-- Information supplied start --

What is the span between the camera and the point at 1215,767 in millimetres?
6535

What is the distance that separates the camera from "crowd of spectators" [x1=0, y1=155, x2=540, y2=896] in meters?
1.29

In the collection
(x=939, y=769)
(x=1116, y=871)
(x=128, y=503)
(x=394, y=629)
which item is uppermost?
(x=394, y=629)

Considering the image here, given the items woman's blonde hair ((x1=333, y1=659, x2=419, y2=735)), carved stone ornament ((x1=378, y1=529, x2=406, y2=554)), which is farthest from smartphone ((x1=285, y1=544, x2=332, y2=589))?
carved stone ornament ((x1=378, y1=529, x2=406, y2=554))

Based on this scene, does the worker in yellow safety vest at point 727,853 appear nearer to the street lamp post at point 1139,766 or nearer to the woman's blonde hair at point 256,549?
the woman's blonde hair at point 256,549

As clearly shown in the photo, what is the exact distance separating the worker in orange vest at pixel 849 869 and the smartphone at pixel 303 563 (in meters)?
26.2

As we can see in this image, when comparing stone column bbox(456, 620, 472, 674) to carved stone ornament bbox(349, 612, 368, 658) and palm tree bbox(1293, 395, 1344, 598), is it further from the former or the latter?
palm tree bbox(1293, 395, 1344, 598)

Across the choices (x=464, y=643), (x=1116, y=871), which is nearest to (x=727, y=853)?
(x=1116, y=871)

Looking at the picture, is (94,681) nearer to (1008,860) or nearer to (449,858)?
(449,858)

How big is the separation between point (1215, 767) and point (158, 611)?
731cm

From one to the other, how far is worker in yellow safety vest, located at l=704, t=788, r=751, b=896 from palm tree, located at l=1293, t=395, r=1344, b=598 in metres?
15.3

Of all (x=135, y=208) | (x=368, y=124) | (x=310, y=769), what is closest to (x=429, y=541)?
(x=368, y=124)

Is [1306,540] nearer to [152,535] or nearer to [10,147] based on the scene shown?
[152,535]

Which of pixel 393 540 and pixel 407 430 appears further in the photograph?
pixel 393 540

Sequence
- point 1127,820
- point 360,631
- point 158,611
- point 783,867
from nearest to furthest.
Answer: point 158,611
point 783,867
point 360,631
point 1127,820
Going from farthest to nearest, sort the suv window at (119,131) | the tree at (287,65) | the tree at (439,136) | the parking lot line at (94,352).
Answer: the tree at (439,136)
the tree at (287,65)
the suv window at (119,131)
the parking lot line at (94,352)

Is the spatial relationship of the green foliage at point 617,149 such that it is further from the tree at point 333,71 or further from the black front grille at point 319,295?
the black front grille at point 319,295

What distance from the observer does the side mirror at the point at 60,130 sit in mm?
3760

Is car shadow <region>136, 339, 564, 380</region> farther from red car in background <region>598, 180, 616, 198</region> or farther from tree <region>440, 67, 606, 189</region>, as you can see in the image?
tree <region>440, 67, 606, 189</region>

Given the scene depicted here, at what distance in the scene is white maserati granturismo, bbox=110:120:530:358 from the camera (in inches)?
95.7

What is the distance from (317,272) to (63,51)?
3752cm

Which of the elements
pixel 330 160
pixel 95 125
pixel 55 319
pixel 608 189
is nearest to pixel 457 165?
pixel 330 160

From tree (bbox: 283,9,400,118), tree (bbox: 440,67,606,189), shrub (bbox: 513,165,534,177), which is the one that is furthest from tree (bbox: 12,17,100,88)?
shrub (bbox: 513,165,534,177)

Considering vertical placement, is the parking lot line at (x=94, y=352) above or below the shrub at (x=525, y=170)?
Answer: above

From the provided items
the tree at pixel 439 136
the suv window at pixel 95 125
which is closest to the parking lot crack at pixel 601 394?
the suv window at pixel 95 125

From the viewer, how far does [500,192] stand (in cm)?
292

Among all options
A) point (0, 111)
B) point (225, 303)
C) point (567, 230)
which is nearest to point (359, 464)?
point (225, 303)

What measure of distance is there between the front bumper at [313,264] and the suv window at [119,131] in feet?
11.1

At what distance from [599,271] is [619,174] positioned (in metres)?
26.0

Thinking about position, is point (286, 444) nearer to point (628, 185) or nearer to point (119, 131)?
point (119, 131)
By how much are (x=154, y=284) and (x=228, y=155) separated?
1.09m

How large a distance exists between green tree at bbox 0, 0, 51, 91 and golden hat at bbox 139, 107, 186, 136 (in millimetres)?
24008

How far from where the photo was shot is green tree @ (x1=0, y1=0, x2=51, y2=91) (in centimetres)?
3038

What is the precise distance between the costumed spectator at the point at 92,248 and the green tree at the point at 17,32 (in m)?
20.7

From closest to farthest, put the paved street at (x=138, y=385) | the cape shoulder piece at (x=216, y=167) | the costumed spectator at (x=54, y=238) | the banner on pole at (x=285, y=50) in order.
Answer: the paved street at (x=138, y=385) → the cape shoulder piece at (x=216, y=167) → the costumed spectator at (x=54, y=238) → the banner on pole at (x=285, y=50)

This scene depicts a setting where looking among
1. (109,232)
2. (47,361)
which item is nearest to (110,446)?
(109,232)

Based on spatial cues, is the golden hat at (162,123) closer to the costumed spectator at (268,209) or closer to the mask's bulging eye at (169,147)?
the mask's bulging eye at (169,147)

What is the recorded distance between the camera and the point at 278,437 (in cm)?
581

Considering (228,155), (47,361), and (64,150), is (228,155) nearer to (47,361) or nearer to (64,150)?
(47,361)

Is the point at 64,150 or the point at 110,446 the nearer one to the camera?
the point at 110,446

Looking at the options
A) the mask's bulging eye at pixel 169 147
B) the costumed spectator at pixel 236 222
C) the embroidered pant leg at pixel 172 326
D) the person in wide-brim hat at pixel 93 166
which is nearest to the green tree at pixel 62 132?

-- Information supplied end --

- What is required
Retype exactly the lines from the one containing "Thinking about position, is" through the last line of the records above, including both.

- Output for this task
Thinking about position, is point (286, 444) nearer to point (628, 185) or nearer to point (119, 131)?
point (119, 131)
By how much are (x=154, y=284) and (x=228, y=155) separated?
1.09m

How large a distance exists between green tree at bbox 0, 0, 51, 91 and golden hat at bbox 139, 107, 186, 136 (in millimetres)?
24008

How far from where the photo was shot is green tree @ (x1=0, y1=0, x2=51, y2=91) (in centimetres)?
3038

What is the precise distance between the costumed spectator at the point at 92,248 and the green tree at the point at 17,32 (in m)?
20.7

From closest to farthest, put the paved street at (x=138, y=385) | the cape shoulder piece at (x=216, y=167) | the costumed spectator at (x=54, y=238) | the banner on pole at (x=285, y=50) in order.
Answer: the paved street at (x=138, y=385) → the cape shoulder piece at (x=216, y=167) → the costumed spectator at (x=54, y=238) → the banner on pole at (x=285, y=50)

This scene depicts a setting where looking among
1. (109,232)
2. (47,361)
which item is nearest to (110,446)?
(109,232)

Based on spatial cues, is the golden hat at (162,123) closer to the costumed spectator at (268,209) or closer to the mask's bulging eye at (169,147)?
the mask's bulging eye at (169,147)

What is the recorded distance between the camera and the point at 278,437 (in cm)?
581

Considering (228,155), (47,361), and (64,150), is (228,155) nearer to (47,361) or nearer to (64,150)?
(47,361)

Is the point at 64,150 or the point at 110,446 the nearer one to the camera?
the point at 110,446

Looking at the options
A) the mask's bulging eye at pixel 169 147
B) the costumed spectator at pixel 236 222
C) the embroidered pant leg at pixel 172 326
D) the person in wide-brim hat at pixel 93 166
which is nearest to the green tree at pixel 62 132?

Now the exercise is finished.